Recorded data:
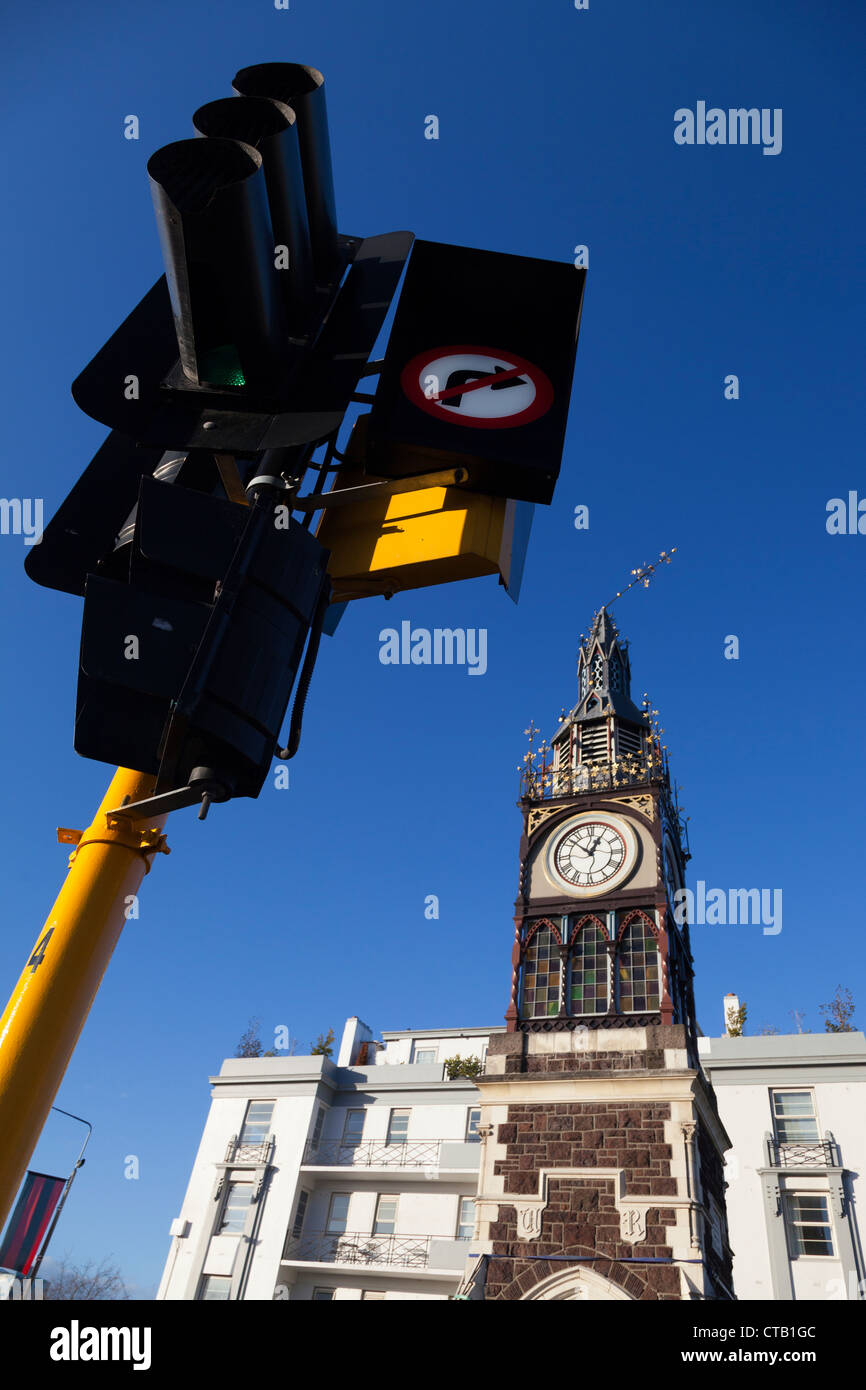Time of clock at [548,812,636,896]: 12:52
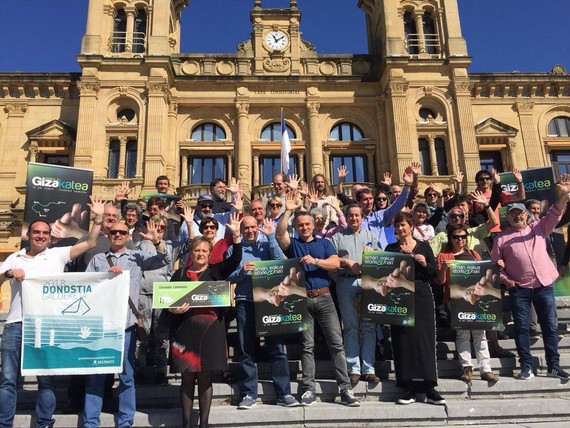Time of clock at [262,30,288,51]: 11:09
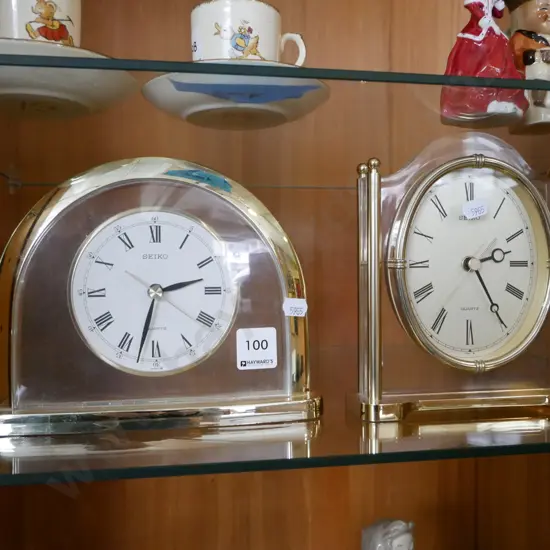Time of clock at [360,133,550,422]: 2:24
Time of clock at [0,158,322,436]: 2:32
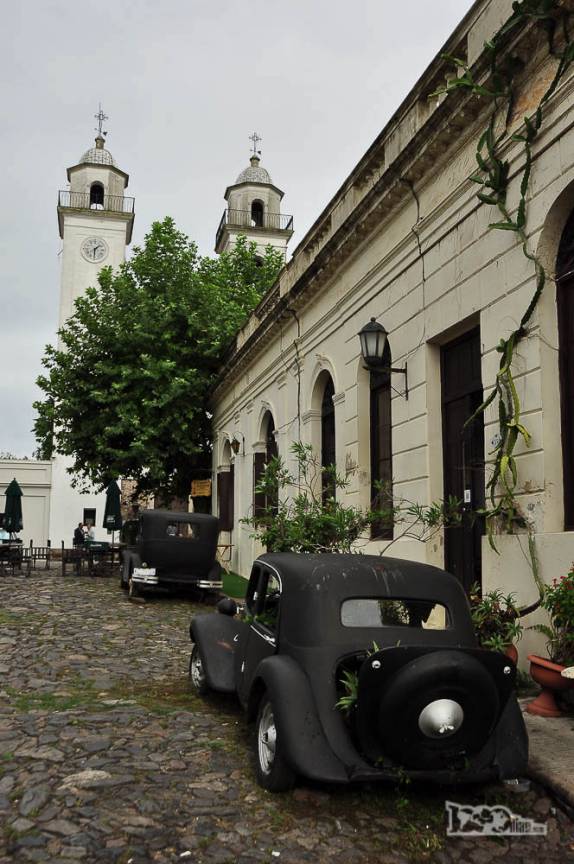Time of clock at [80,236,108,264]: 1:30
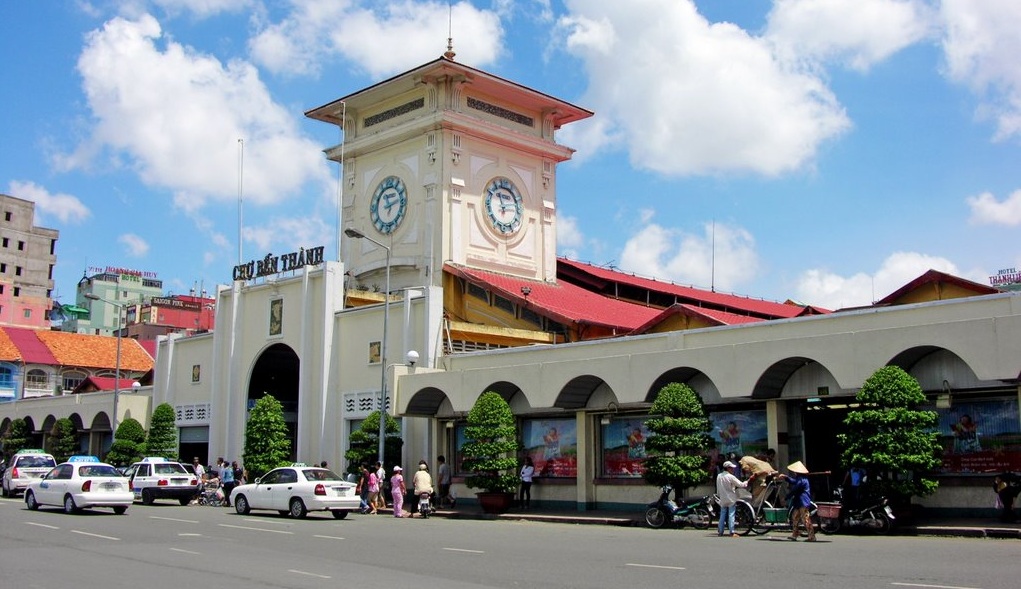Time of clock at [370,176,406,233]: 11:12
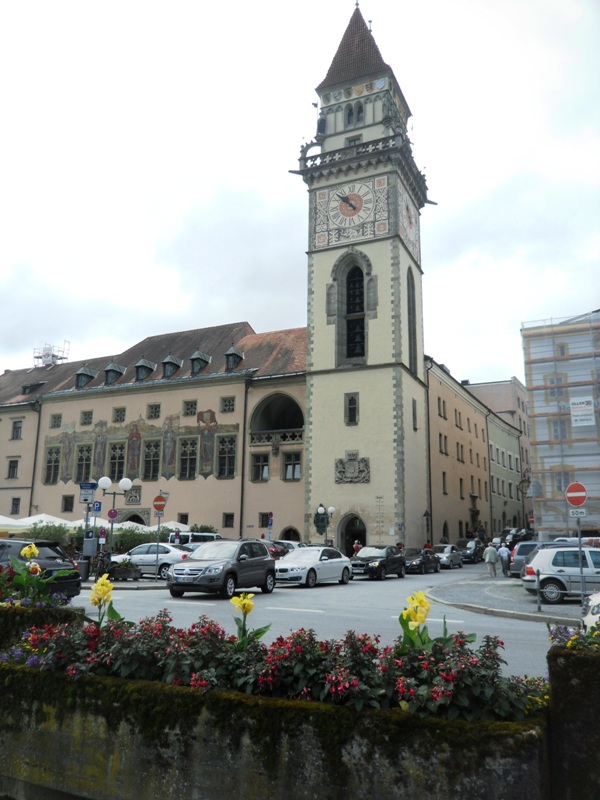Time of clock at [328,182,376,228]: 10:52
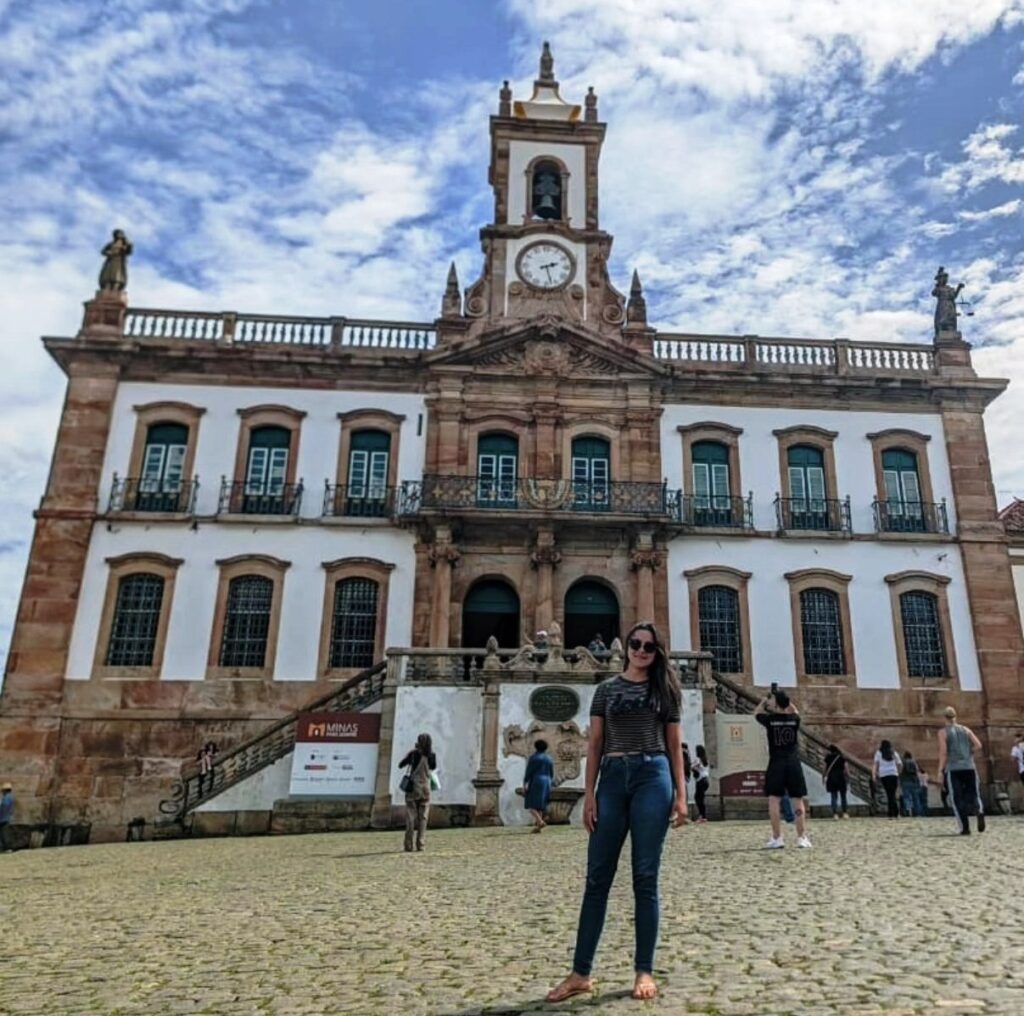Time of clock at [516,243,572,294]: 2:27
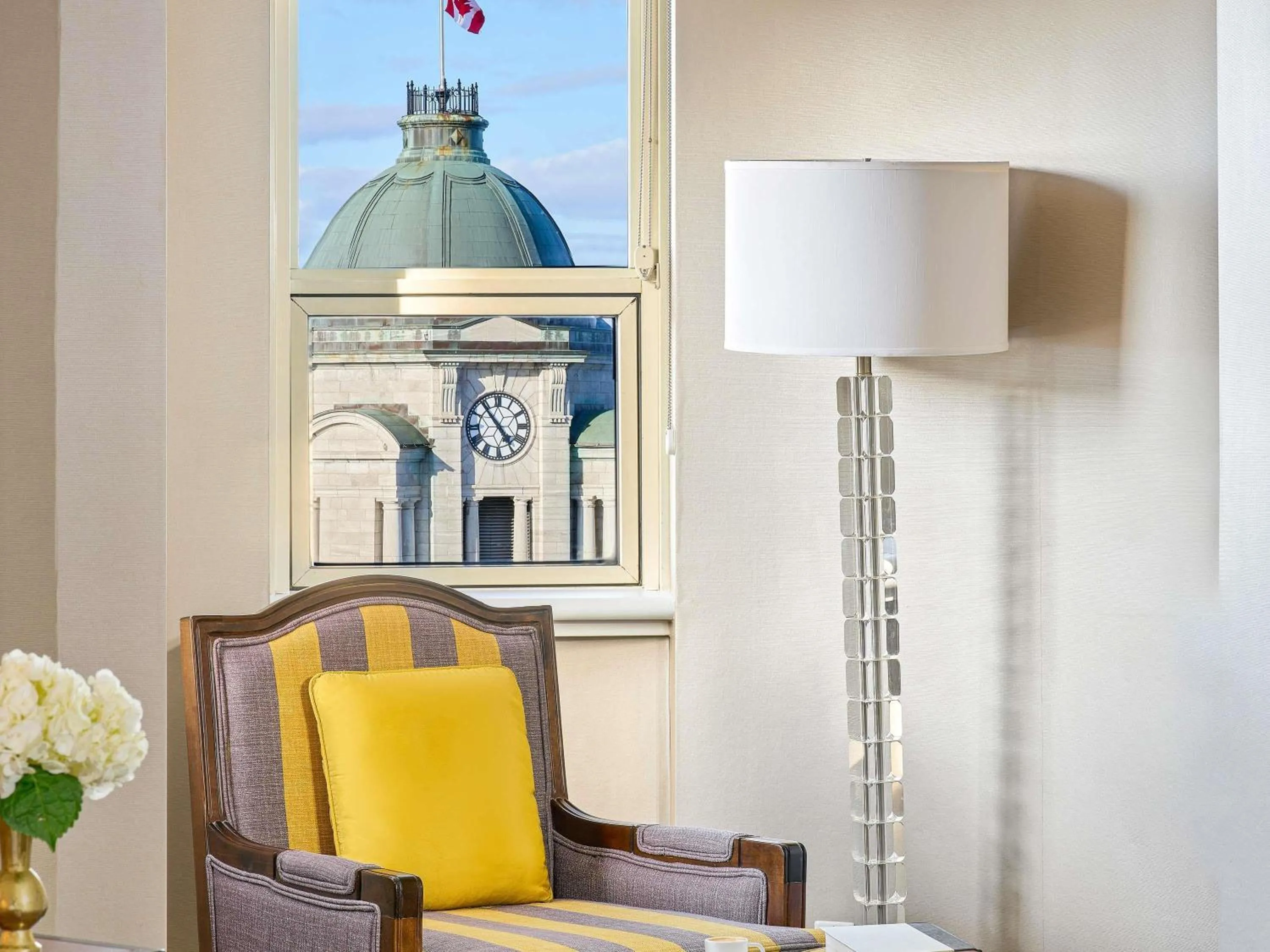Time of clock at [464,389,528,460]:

- TASK GOAL
Reproduce the listing above word for word, without the pictures.

- FINISHED ANSWER
Time of clock at [548,812,636,896]: 12:52
Time of clock at [262,30,288,51]: 11:09
Time of clock at [360,133,550,422]: 2:24
Time of clock at [0,158,322,436]: 2:32
Time of clock at [80,236,108,264]: 1:30
Time of clock at [370,176,406,233]: 11:12
Time of clock at [328,182,376,228]: 10:52
Time of clock at [516,243,572,294]: 2:27
Time of clock at [464,389,528,460]:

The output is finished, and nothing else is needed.